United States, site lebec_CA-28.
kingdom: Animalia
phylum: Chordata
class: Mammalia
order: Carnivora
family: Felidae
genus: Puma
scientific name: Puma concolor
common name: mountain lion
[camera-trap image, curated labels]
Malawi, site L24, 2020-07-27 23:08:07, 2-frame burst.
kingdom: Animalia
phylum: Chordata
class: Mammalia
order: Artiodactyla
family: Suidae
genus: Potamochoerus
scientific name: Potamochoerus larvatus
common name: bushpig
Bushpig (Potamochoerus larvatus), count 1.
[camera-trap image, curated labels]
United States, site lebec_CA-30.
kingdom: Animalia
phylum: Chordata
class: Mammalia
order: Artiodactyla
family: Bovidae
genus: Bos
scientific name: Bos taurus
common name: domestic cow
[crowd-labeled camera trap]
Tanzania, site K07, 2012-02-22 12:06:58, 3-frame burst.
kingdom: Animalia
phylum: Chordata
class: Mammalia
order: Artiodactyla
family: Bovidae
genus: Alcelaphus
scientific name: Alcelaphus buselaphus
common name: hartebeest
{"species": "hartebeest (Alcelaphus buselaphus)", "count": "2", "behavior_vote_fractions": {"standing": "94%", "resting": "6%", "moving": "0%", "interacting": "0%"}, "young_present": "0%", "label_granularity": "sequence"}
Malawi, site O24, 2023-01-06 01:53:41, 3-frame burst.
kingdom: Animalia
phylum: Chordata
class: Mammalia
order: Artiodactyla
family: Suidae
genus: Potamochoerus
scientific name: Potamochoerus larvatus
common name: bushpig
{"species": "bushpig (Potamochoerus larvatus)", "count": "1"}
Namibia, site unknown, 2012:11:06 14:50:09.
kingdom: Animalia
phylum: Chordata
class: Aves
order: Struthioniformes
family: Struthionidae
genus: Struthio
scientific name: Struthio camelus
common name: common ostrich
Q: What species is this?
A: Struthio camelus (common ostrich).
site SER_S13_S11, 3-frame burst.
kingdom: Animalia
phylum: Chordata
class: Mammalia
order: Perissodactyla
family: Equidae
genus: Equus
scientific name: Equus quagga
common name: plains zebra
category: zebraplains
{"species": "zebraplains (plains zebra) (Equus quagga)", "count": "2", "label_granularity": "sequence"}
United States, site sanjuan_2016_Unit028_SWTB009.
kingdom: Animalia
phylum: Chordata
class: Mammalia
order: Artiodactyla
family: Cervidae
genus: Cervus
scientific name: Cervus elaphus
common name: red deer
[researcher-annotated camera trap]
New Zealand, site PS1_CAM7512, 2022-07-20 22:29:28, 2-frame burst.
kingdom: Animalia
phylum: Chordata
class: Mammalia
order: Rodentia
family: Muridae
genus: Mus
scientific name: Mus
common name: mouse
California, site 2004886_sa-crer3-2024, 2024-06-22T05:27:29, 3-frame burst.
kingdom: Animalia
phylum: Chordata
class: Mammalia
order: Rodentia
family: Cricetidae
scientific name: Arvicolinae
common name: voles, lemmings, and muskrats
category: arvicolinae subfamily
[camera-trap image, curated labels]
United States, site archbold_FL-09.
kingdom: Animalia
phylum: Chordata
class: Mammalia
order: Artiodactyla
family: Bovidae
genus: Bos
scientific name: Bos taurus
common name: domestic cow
------
* EXERCISE DESCRIPTION:
Repeat exactly the lines of the listing above, from the one with "genus: Equus" down to the one with "common name: voles, lemmings, and muskrats"; both of those lines belong in the range.

* TASK ANSWER:
genus: Equus
scientific name: Equus quagga
common name: plains zebra
category: zebraplains
{"species": "zebraplains (plains zebra) (Equus quagga)", "count": "2", "label_granularity": "sequence"}
United States, site sanjuan_2016_Unit028_SWTB009.
kingdom: Animalia
phylum: Chordata
class: Mammalia
order: Artiodactyla
family: Cervidae
genus: Cervus
scientific name: Cervus elaphus
common name: red deer
[researcher-annotated camera trap]
New Zealand, site PS1_CAM7512, 2022-07-20 22:29:28, 2-frame burst.
kingdom: Animalia
phylum: Chordata
class: Mammalia
order: Rodentia
family: Muridae
genus: Mus
scientific name: Mus
common name: mouse
California, site 2004886_sa-crer3-2024, 2024-06-22T05:27:29, 3-frame burst.
kingdom: Animalia
phylum: Chordata
class: Mammalia
order: Rodentia
family: Cricetidae
scientific name: Arvicolinae
common name: voles, lemmings, and muskrats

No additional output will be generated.